$$ \large{ \int^{\Large{\frac{\pi}{2}}}_{0} \left[ e^{\ln\left(\cos x \cdot \frac{d(\cos x)}{dx}\right)} \right]dx}$$
We know that $\large{a^{log_a(c)} = c}$.
But in this question, the expression in logarithm function evaluates to be negative, for which log is not defined.
$$ \large{ \int^{\Large{\frac{\pi}{2}}}_{0} \left[ e^{\ln\left(-\frac{sin(2x)}{2}\right)} \right]dx}$$
So this means we cannot apply the log property? my working:
$$\large{= \int^{\Large{\frac{\pi}{2}}}_{0}\left[\cos x \cdot (- \sin x) \right]} dx$$ $$=\left[\dfrac{\cos^2 x}{2}\right]^{\frac{\pi}{2}}_{0}$$ $$=\boxed{-\dfrac{1}{2}}$$
Is this integral, with undefined log, correct?
The question is: Which logarithm function are you using?
If you are using the real-valued $\ln \colon (0,+\infty) \to \mathbb{R}$, your integrand is simply not defined on the interval $\bigl[0,\frac{\pi}{2}\bigr]$, and hence the integral neither.
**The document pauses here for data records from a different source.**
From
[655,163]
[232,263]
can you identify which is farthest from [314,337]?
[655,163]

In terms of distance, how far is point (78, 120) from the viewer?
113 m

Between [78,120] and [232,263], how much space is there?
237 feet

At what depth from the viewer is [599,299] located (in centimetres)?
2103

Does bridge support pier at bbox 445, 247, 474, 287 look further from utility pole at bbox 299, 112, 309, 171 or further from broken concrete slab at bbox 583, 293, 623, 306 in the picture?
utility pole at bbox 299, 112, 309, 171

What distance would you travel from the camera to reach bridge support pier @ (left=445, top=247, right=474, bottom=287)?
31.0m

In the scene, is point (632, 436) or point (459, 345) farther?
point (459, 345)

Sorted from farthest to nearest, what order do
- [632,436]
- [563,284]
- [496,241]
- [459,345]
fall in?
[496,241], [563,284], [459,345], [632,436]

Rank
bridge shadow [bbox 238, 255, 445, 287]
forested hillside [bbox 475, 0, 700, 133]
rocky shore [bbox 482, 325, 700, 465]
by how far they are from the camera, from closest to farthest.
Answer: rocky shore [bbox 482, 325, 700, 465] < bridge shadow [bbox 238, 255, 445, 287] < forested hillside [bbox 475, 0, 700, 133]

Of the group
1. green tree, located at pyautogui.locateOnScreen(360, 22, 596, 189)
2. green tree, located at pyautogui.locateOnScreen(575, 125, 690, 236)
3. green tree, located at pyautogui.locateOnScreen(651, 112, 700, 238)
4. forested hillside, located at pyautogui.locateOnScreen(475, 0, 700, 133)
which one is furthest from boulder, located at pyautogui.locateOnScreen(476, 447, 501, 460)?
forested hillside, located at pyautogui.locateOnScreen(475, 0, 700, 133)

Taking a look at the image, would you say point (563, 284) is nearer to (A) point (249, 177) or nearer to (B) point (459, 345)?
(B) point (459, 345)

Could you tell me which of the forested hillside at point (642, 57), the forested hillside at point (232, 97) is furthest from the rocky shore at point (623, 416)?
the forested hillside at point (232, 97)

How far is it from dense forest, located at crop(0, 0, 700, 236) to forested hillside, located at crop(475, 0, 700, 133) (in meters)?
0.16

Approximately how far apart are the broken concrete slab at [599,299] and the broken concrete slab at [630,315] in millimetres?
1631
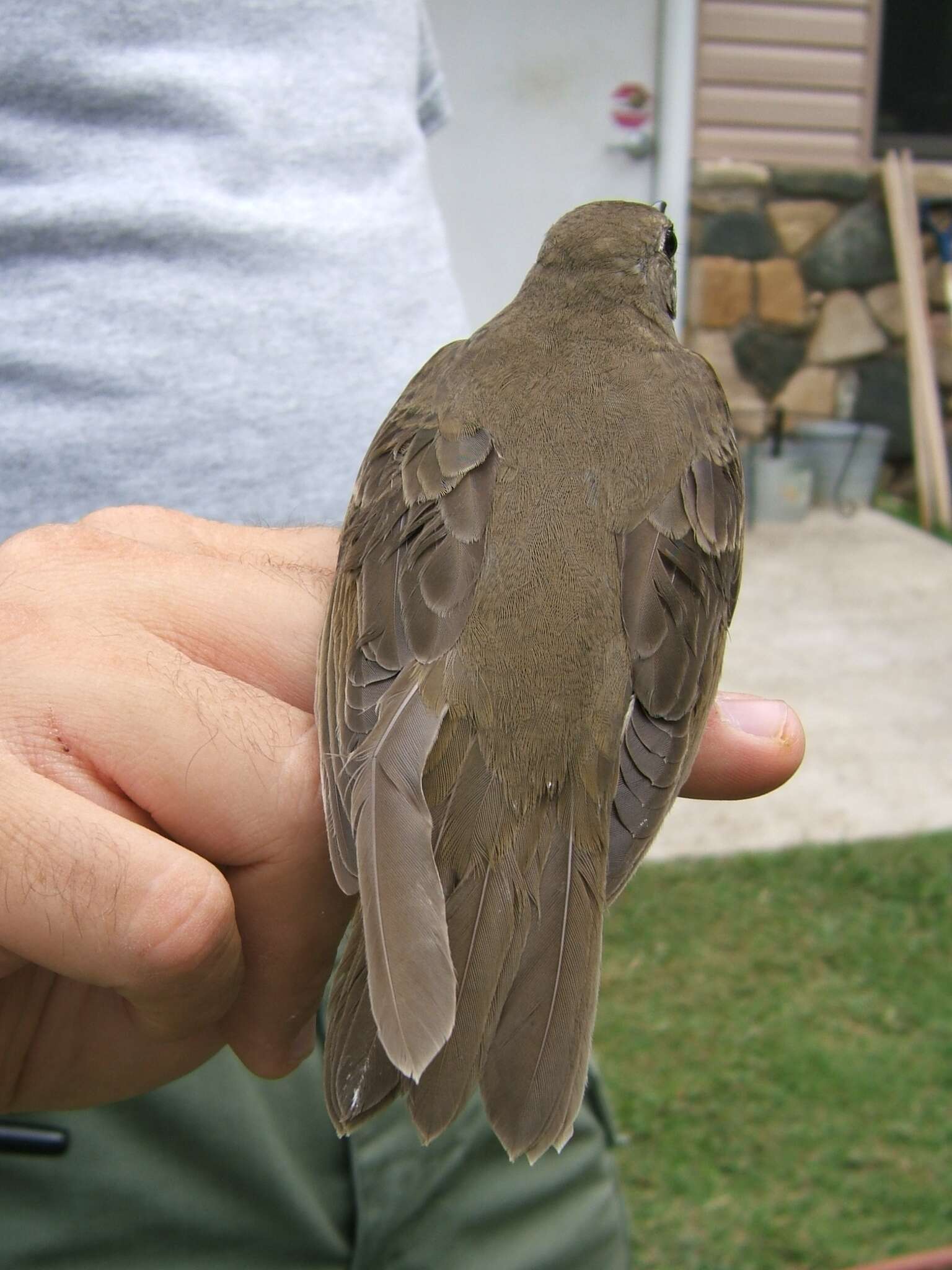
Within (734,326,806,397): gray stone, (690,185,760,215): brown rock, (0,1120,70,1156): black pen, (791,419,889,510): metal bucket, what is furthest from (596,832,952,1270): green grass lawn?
(690,185,760,215): brown rock

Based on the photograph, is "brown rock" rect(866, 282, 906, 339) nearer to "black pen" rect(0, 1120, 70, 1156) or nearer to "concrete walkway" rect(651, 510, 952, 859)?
"concrete walkway" rect(651, 510, 952, 859)

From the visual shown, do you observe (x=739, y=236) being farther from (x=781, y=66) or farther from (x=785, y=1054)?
(x=785, y=1054)

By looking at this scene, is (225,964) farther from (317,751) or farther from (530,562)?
(530,562)

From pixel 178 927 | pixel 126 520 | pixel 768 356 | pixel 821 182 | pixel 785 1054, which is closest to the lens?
pixel 178 927

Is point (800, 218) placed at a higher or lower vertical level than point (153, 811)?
lower

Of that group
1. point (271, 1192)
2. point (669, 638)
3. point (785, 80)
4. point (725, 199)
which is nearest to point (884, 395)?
point (725, 199)

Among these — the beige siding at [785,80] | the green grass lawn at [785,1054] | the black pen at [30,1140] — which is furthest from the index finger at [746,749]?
the beige siding at [785,80]

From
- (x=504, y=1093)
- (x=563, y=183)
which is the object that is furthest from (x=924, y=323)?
(x=504, y=1093)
Unless you tell it not to, Wolfram Alpha happily uses a branch of the complex logarithm, and you only have definition problems for the integrand at $0$ and $\frac{\pi}{2}$, where $\cos x = 0$ or $\frac{d}{dx}\cos x = 0$. At all other points, the integrand is well-defined - the ambiguity of $\ln$ is cancelled by the periodicity of $\exp$, so we don't even need to choose a consistent branch of the logarithm, we might choose a branch for any point independently of the other choices. Then you have, by definition of the logarithm
$$\exp \biggl(\ln \Bigl(\cos x \frac{d(\cos x)}{dx}\Bigr)\biggr) = \cos x \frac{d(\cos x)}{dx} = \frac{1}{2}\cdot \frac{d(\cos^2 x)}{dx},$$
and the integral evaluates to $-\frac{1}{2}$ regardless of how we define the integrand at the endpoints of the interval.